For nearly two decades, the Old Post Office on Edisto Island had people lining up around the block, waiting to get inside for modern Southern fare like corn and crabmeat chowder or Orangeburg onion sausage. Over the years, Chef Philip Bardin accumulated a legion of fans and was well-liked for his winning personality in addition to his tasty food.
The restaurant first took over Edisto's old post office (literally) in the late 80s. By the time I arrived in the Lowcountry in the late 90s, the place was legendary. We wrote stories about its popularity and sent writers to visit. The last time we reviewed the restaurant — in 2005, I think? — our critic praised the food but complained about the dated dining room. It was still decked out in the teal and mauve colors of the 80s.
It wasn't too long before the restaurant closed, leaving Edisto without a serious dining option. In 2007, locals Adam and Toniann Morris took over the space and have spent the last two years renovating and updating it. Gradually, the big hair and shoulder pad look gave way to a sleek, modern silhouette. The thoroughly updated dining room features dark wood floors and soothing blue walls, a perfect backdrop for the new menu.
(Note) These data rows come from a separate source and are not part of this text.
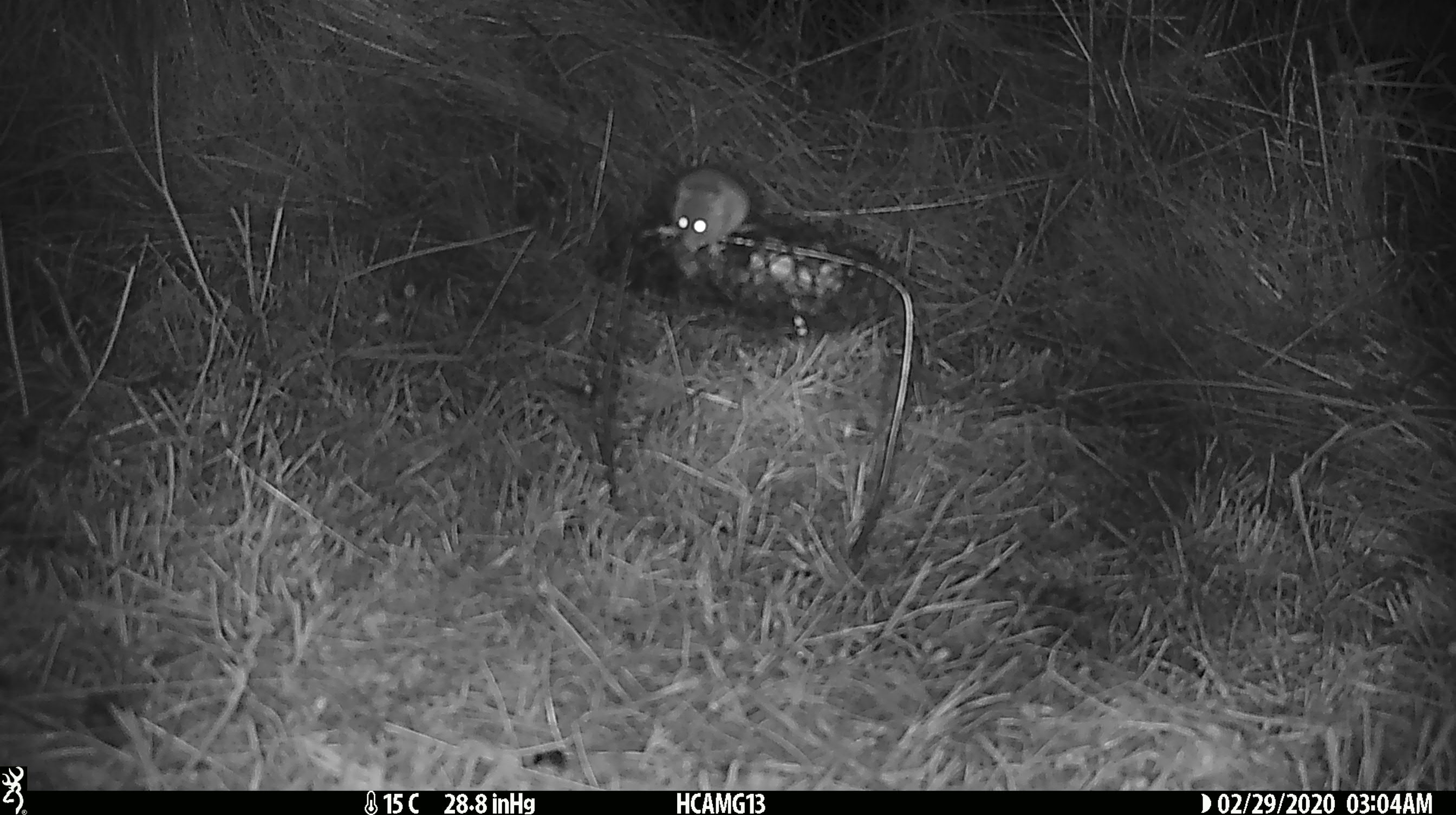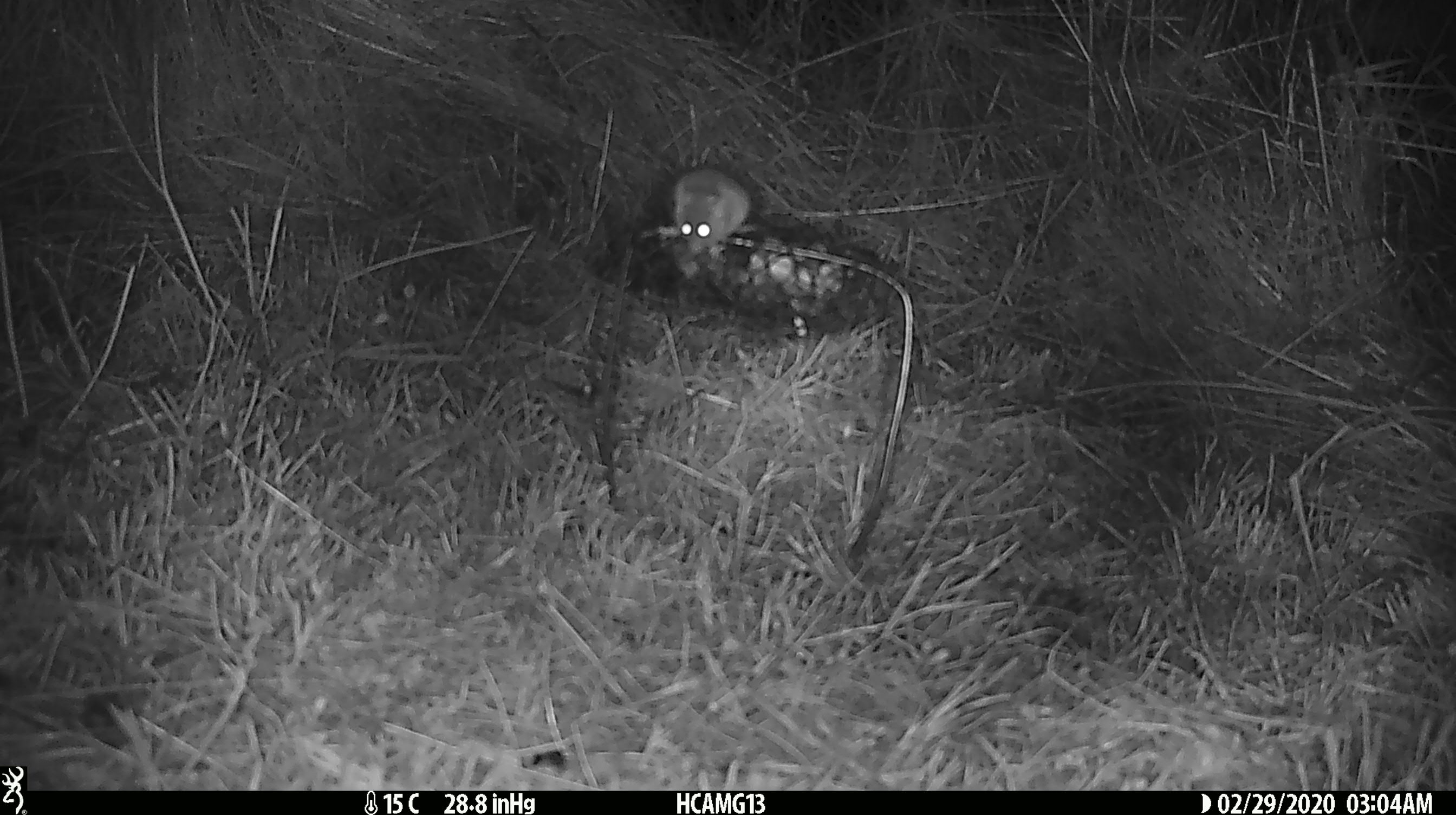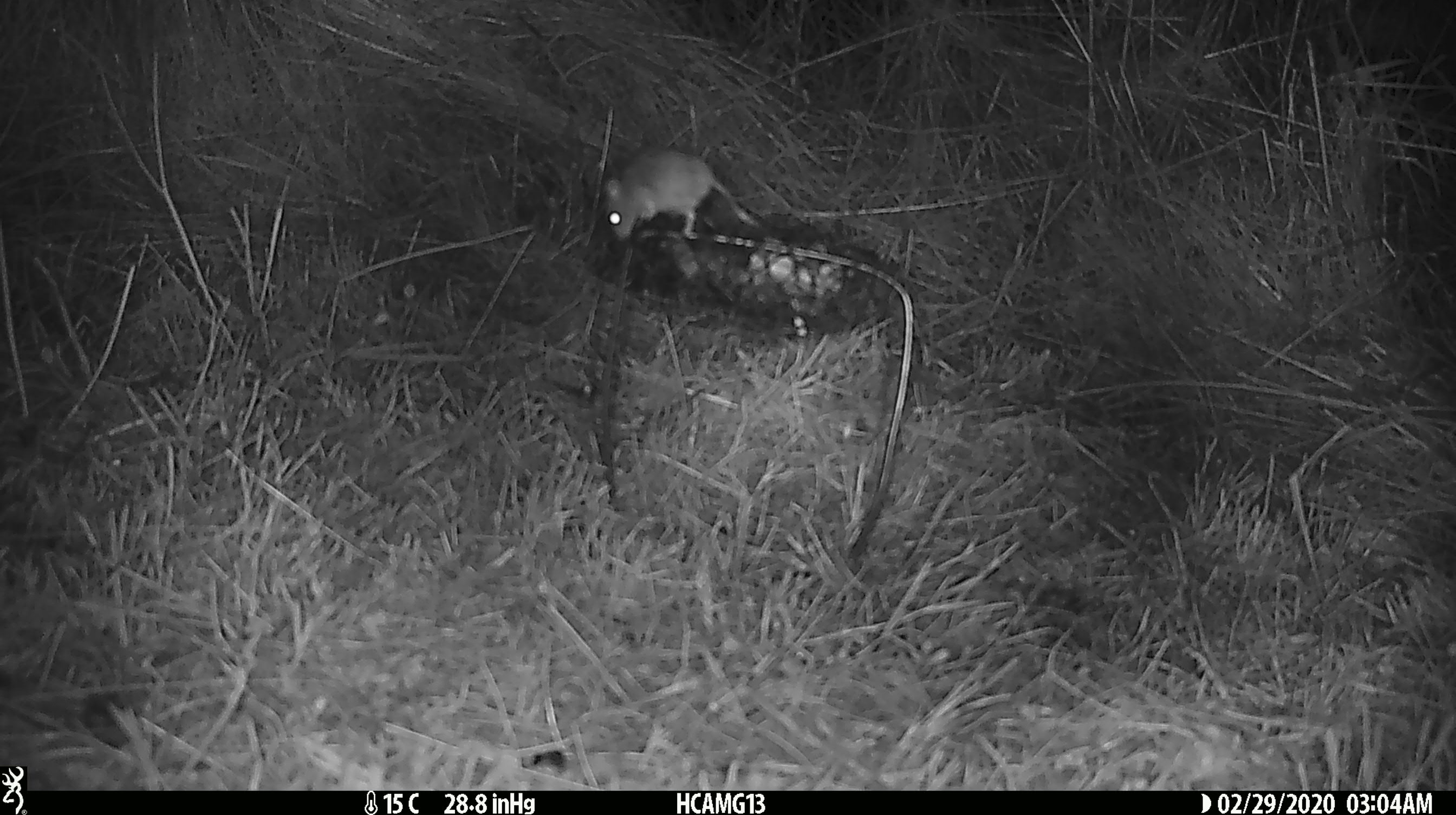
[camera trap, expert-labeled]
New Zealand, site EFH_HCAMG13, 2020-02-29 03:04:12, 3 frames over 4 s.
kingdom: Animalia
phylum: Chordata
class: Mammalia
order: Rodentia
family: Muridae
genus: Mus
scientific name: Mus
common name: mouse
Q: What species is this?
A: Mouse (Mus).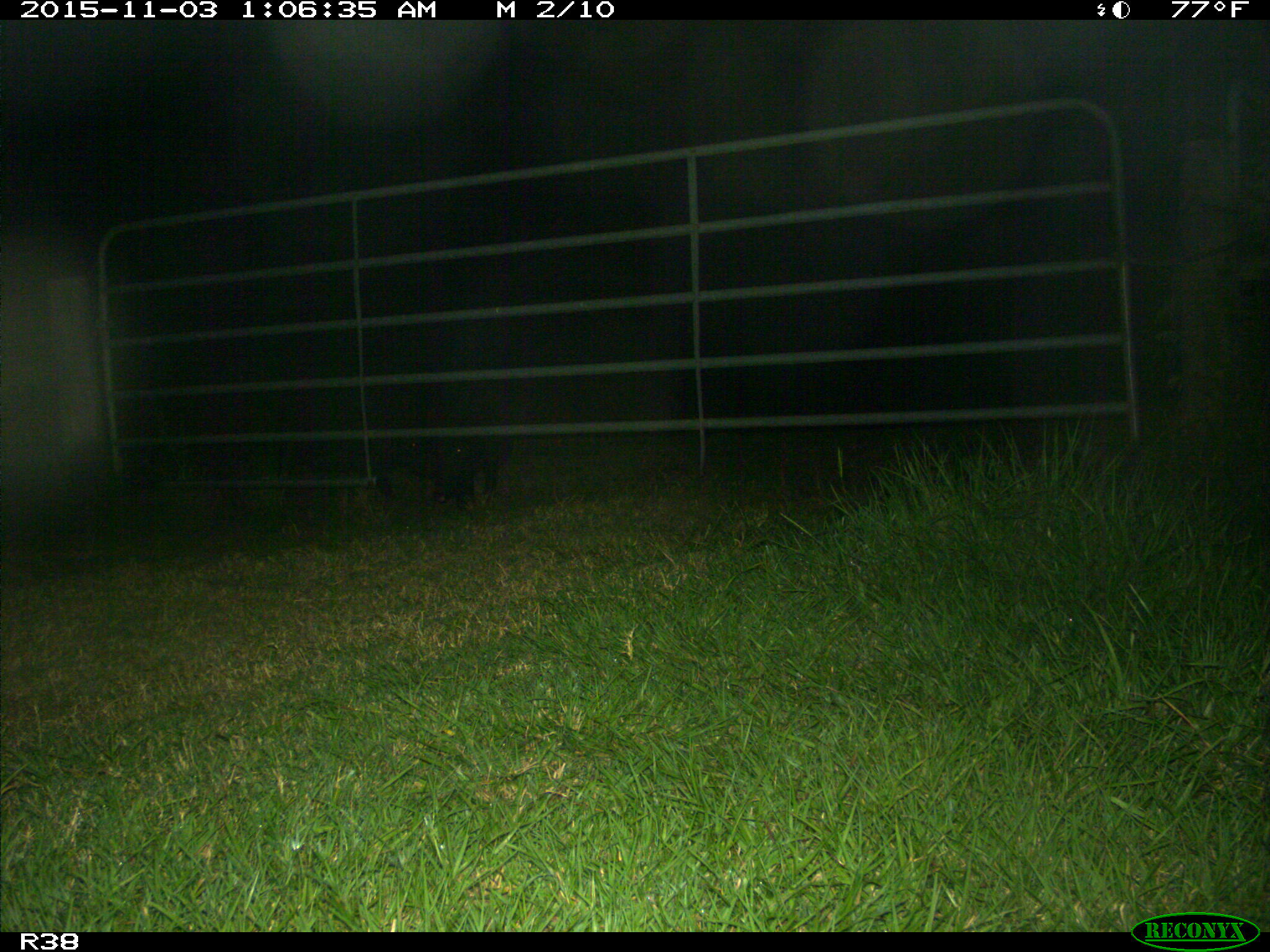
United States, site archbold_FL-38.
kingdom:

The Morrises are not restaurant people by trade. They have both had careers in education, but they tapped Phil Bardin to return to run the kitchen. With his help, they've created a new menu that hews close to the old — local ingredients, traditional southern dishes, modern flair. The menu looks great: crispy duck livers, fresh smoked fish, shrimp paté, and grilled quail legs are just some of the appetizers. The entrees range from Firecracker Flounder (with jalapeno tomato sauce) and Veal Edistonian (pecan-coated cutlet) to crispy Grand Marnier chicken and pork ribeyes in country ham gravy.
They reopened on April 21st, and if their phone message is any indication, they've already got lines out the door. We'll be visiting them soon to get a full report. They're open for dinner Tues.-Sat.